**What is asked**
Return the records below from the line containing "How much distance separates" onward, exactly, through and including the last line.

**Data in this exercise**
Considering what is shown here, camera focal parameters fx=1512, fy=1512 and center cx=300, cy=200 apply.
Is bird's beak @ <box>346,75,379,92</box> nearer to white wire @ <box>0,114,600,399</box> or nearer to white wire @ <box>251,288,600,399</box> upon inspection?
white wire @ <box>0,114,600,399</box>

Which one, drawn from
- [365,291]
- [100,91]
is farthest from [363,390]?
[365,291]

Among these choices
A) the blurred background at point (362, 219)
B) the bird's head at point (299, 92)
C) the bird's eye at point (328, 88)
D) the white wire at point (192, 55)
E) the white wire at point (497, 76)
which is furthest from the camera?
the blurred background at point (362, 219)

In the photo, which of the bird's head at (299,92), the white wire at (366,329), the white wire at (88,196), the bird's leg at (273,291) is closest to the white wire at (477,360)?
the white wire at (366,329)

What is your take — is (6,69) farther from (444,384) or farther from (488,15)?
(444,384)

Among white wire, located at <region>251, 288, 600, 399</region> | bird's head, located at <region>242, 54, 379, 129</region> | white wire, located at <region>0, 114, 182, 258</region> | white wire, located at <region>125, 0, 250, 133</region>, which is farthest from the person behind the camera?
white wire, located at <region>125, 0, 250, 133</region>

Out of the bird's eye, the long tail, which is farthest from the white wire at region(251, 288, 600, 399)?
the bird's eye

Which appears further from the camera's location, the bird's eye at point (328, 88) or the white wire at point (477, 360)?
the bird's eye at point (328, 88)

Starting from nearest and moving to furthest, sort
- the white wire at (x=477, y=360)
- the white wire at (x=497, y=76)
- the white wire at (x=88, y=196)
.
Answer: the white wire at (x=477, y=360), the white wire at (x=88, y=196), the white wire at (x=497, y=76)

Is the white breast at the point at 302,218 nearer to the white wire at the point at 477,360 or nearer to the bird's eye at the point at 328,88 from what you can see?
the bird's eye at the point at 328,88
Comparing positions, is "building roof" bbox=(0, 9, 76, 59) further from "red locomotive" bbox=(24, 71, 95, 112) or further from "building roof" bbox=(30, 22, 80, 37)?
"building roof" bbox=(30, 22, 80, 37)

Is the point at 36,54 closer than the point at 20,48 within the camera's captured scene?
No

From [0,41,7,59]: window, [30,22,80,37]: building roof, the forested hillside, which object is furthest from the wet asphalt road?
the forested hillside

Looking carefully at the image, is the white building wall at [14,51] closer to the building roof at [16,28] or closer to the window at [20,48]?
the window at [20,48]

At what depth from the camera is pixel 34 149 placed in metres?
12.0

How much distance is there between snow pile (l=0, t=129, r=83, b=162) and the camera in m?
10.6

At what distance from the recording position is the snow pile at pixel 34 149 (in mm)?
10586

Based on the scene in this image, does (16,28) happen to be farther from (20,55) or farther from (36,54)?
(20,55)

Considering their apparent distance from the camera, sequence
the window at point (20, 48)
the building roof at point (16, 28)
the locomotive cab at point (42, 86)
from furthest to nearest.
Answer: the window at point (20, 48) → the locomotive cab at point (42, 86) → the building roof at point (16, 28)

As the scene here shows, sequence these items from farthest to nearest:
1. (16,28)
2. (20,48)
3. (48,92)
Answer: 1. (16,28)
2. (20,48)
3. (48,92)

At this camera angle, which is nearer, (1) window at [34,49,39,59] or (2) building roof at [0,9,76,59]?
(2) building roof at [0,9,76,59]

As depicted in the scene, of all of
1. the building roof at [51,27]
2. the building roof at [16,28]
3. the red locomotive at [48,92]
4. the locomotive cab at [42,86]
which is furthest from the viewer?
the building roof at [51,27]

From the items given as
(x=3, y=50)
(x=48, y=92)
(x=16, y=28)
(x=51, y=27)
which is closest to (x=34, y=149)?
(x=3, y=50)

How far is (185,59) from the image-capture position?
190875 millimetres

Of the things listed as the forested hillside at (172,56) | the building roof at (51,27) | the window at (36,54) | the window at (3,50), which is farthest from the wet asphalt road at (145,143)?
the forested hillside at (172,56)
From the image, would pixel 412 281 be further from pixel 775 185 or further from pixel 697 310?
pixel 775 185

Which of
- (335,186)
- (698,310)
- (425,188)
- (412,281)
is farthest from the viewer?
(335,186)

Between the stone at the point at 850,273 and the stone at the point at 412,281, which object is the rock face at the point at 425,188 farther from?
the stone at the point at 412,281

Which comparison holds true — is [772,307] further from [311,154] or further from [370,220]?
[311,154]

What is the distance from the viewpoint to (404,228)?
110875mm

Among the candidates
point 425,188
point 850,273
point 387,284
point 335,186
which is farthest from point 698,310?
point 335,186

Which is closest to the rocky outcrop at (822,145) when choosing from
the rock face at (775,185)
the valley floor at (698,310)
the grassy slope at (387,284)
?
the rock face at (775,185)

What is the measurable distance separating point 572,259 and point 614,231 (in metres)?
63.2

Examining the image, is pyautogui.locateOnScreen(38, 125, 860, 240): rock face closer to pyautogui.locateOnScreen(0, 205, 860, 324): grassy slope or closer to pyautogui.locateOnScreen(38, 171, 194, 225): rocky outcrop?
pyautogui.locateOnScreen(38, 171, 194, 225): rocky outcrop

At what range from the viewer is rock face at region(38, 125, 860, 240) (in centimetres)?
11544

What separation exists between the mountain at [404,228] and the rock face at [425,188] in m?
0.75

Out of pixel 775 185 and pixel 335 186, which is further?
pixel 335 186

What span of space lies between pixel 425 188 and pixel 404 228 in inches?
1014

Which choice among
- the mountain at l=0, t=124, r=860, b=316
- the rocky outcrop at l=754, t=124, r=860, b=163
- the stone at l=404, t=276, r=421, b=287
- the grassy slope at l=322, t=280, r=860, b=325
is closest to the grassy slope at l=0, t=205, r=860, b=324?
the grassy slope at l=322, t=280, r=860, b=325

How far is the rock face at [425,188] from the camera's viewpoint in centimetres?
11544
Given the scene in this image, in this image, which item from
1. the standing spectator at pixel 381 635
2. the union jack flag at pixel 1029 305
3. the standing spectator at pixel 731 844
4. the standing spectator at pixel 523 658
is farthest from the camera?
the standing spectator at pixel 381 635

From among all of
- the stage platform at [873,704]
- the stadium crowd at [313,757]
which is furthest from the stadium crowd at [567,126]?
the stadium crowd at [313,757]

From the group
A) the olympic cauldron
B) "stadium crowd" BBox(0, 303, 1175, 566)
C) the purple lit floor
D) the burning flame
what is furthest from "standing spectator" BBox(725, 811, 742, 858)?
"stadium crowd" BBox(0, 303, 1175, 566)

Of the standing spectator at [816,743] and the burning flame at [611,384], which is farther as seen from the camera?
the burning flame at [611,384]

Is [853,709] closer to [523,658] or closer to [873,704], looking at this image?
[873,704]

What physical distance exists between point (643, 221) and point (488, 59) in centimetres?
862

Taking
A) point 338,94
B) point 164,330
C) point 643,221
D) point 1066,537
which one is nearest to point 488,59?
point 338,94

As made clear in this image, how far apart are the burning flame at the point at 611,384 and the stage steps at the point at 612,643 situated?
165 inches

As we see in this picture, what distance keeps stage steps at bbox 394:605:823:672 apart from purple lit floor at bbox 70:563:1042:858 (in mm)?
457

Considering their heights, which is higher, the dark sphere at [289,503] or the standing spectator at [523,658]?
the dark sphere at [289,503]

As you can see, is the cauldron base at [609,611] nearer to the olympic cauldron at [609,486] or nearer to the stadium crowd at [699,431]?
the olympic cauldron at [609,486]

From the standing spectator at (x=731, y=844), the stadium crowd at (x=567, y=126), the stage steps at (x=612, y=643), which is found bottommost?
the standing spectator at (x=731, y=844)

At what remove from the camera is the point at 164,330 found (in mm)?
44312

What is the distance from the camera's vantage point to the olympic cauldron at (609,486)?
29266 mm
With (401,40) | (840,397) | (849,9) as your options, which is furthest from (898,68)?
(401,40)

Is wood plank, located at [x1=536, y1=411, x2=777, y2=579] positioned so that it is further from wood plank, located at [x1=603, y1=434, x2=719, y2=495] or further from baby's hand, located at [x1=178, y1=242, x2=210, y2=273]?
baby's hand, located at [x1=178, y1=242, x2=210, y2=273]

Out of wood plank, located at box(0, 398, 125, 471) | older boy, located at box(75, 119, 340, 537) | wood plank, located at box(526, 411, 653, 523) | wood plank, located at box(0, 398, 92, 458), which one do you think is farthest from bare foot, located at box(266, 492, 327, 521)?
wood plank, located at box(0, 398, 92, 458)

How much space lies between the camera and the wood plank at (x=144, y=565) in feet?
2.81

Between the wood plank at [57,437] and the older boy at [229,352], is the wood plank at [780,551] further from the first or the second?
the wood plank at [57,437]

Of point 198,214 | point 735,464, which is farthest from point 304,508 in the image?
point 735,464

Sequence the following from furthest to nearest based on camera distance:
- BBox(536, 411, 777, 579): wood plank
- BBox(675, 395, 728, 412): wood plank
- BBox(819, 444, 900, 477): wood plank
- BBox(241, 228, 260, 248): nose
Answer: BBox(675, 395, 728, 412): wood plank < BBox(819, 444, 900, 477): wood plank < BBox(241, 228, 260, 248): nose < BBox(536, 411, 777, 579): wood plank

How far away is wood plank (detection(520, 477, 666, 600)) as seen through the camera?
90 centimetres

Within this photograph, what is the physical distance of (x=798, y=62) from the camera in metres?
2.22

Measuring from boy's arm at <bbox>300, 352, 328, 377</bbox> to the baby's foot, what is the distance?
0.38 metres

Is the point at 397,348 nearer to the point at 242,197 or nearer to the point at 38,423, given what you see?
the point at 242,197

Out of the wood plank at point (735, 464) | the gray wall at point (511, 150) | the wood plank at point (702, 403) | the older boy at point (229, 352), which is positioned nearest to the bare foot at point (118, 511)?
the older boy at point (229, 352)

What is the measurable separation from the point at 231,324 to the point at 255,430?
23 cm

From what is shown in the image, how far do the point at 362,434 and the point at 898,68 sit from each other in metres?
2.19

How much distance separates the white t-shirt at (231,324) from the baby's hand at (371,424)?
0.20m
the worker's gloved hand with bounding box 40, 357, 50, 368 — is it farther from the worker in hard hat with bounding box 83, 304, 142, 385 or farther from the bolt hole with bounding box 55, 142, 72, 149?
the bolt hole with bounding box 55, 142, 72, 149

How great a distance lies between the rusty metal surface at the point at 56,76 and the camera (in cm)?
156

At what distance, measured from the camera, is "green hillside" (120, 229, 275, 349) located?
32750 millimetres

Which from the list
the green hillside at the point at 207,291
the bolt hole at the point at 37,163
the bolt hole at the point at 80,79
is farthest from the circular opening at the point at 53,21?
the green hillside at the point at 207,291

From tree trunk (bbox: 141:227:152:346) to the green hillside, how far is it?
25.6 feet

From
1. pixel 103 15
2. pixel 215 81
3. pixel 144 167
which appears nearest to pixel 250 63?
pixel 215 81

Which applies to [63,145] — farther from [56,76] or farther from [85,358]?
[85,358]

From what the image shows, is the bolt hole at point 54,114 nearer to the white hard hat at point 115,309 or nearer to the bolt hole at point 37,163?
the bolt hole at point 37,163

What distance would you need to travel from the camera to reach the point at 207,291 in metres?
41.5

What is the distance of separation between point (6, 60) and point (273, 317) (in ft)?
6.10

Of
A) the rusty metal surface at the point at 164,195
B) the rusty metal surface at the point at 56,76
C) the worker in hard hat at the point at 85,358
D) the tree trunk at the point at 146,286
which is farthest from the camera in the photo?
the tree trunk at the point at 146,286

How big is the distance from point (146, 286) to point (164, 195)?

**Exercise result**
How much distance separates the white t-shirt at (231,324) from the baby's hand at (371,424)?
0.20m
the worker's gloved hand with bounding box 40, 357, 50, 368 — is it farther from the worker in hard hat with bounding box 83, 304, 142, 385 or farther from the bolt hole with bounding box 55, 142, 72, 149?
the bolt hole with bounding box 55, 142, 72, 149

How great a distance lies between the rusty metal surface at the point at 56,76 and the camera (in cm)?
156

At what distance, measured from the camera, is "green hillside" (120, 229, 275, 349) located?
32750 millimetres

Which from the list
the green hillside at the point at 207,291
the bolt hole at the point at 37,163
the bolt hole at the point at 80,79
is farthest from the circular opening at the point at 53,21?
the green hillside at the point at 207,291

From tree trunk (bbox: 141:227:152:346) to the green hillside, how far is it?
25.6 feet

From
1. pixel 103 15
2. pixel 215 81
3. pixel 144 167
which appears nearest to pixel 250 63?
pixel 215 81

Which applies to [63,145] — farther from [56,76] or farther from [85,358]?
[85,358]

From what the image shows, is the bolt hole at point 54,114 nearer to the white hard hat at point 115,309 or nearer to the bolt hole at point 37,163?
the bolt hole at point 37,163

What distance would you need to travel from the camera to reach the point at 207,291 in metres?
41.5

What is the distance of separation between point (6, 60) and point (273, 317) (in ft)?
6.10

Of
A) the rusty metal surface at the point at 164,195
B) the rusty metal surface at the point at 56,76
C) the worker in hard hat at the point at 85,358
D) the tree trunk at the point at 146,286
which is farthest from the camera in the photo?
the tree trunk at the point at 146,286

How big is the distance from point (146, 286) to point (164, 195)?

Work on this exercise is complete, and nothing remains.